Each mother, each father, each son and each daughter?
Yes.
She thinks it because she wants to argue with herself; she wants another thought to chime in and tell her she is wrong, that it isn’t right.
No such thought presents themselves.
It is like a walking over someone else’s messy, discarded picnic. She doesn’t care that it was now covered in ants.
THEN
Chapter Twenty
It felt good to be outside the walls again. Trying to adjust to the new life in the community gave her such anxiety, and as soon as Ryker had said he and some guys were going hunting, she’d jumped at the opportunity before Ryker had finished asking the question.
Who’d have known she’d be grateful to be
back in the open, around monsters again?
Her and a few guys with shotguns slung over their shoulders sauntered through the surrounding forest, looking for animals they could kill for the butcher to sort.
A few things, however, unsettled her.
Firstly, there was very little livestock still alive, and she found it unlikely they were to come across any. What’s more, they were already growing livestock in the community—was there still not enough?
Secondly, these guys were walking around with heavy footsteps and loud conversations. They seemed to know nothing about avoiding the creatures whilst out here.
Thirdly, why were their guns over their shoulders? Cia’s knife was in her hands, poised and prepared, ready to use as soon as the moment called for it.

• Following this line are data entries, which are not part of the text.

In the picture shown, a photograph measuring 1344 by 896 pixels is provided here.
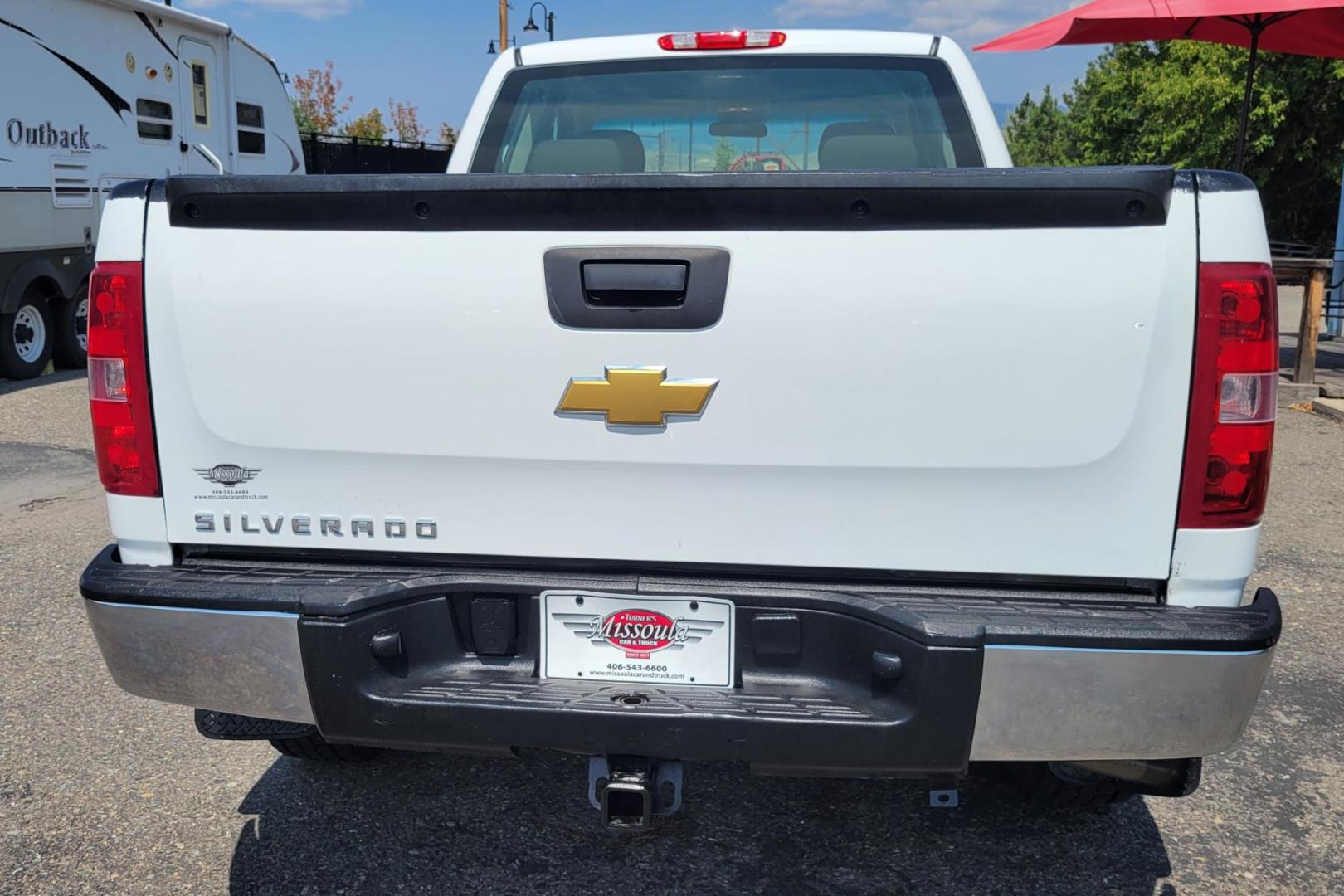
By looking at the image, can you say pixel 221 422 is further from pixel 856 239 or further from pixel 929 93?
pixel 929 93

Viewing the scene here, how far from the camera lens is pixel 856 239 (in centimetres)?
229

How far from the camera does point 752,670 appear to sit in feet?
7.93

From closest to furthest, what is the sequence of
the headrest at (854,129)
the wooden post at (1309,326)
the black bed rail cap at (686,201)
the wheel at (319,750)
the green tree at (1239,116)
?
1. the black bed rail cap at (686,201)
2. the wheel at (319,750)
3. the headrest at (854,129)
4. the wooden post at (1309,326)
5. the green tree at (1239,116)

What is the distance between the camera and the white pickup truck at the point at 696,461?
2252 millimetres

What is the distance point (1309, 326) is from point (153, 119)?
33.8ft

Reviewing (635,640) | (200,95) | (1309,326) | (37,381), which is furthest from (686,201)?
(200,95)

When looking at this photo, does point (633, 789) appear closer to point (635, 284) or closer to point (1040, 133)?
point (635, 284)

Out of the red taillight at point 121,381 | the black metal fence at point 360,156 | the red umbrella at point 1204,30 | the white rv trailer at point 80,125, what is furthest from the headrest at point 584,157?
the black metal fence at point 360,156

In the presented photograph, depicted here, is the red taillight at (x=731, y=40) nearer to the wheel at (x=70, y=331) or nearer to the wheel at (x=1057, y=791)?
the wheel at (x=1057, y=791)

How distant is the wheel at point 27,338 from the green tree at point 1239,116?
18220 millimetres

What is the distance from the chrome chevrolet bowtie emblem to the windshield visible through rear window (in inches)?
76.2

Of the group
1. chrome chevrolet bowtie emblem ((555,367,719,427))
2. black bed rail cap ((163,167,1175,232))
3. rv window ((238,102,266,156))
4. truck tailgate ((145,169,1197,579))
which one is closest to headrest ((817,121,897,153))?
black bed rail cap ((163,167,1175,232))

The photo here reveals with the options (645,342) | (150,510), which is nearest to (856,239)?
(645,342)

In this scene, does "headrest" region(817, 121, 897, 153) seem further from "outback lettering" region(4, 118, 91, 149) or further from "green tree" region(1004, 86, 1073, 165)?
"green tree" region(1004, 86, 1073, 165)
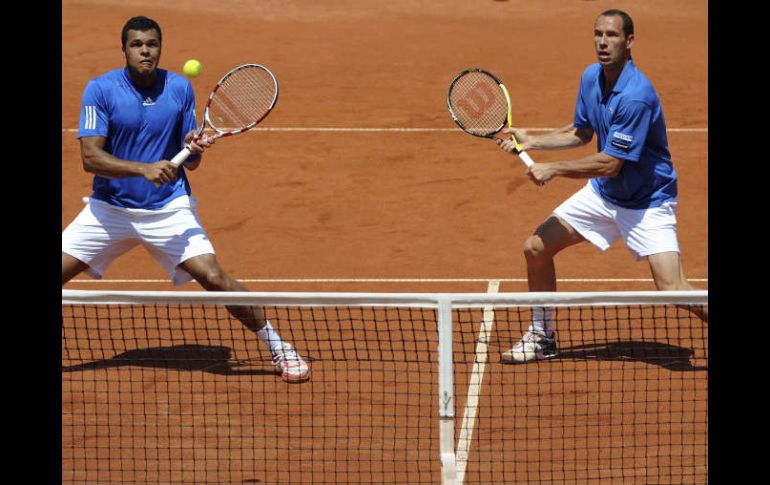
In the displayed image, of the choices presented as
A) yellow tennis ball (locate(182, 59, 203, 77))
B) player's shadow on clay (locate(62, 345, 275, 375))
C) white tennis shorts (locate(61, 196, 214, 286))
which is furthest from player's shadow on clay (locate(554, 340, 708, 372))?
yellow tennis ball (locate(182, 59, 203, 77))

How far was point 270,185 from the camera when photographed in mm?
13203

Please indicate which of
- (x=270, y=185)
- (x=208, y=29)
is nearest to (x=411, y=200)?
(x=270, y=185)

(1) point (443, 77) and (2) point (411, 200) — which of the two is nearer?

Cia paused as she heard a noise carrying along the air. The rest of the guys just walked past her, amidst conversation about their plans next day or next social gatherings or whatever things they thought about that didn’t matter in this scenario.
“Wait,” she said.
Ryker turned over his shoulder.
“I said wait,” Cia repeated.
They stopped and turned to her, seemingly annoyed that their idle chatter was forced to cease.
She didn’t care. She listened. And she heard it again.
The unmistakable squawks of many, many creatures.
“There’s a Maskete nest near here,” Cia said.
A few of the guys scoffed.
“What’s the matter with you? They could–”
A battering of air interrupted her. She looked up to see the belly of a Maskete gliding overhead.
“Get down!” she snapped and rushed to the shelter of a log.
The others didn’t get down. They just laughed.
What the hell was wrong with them?
Did they want to die?
“She for real?” one of them asked Ryker.
“Knock it off,” he said.
Before Cia could confront their stupidity, the thud of a Maskete’s feet shook the log she sheltered beneath.
It stood.
Metres away.
Looking them up and down.
Cia’s heart raced. Her adrenaline burst through her body. She wiped sweat from her brow.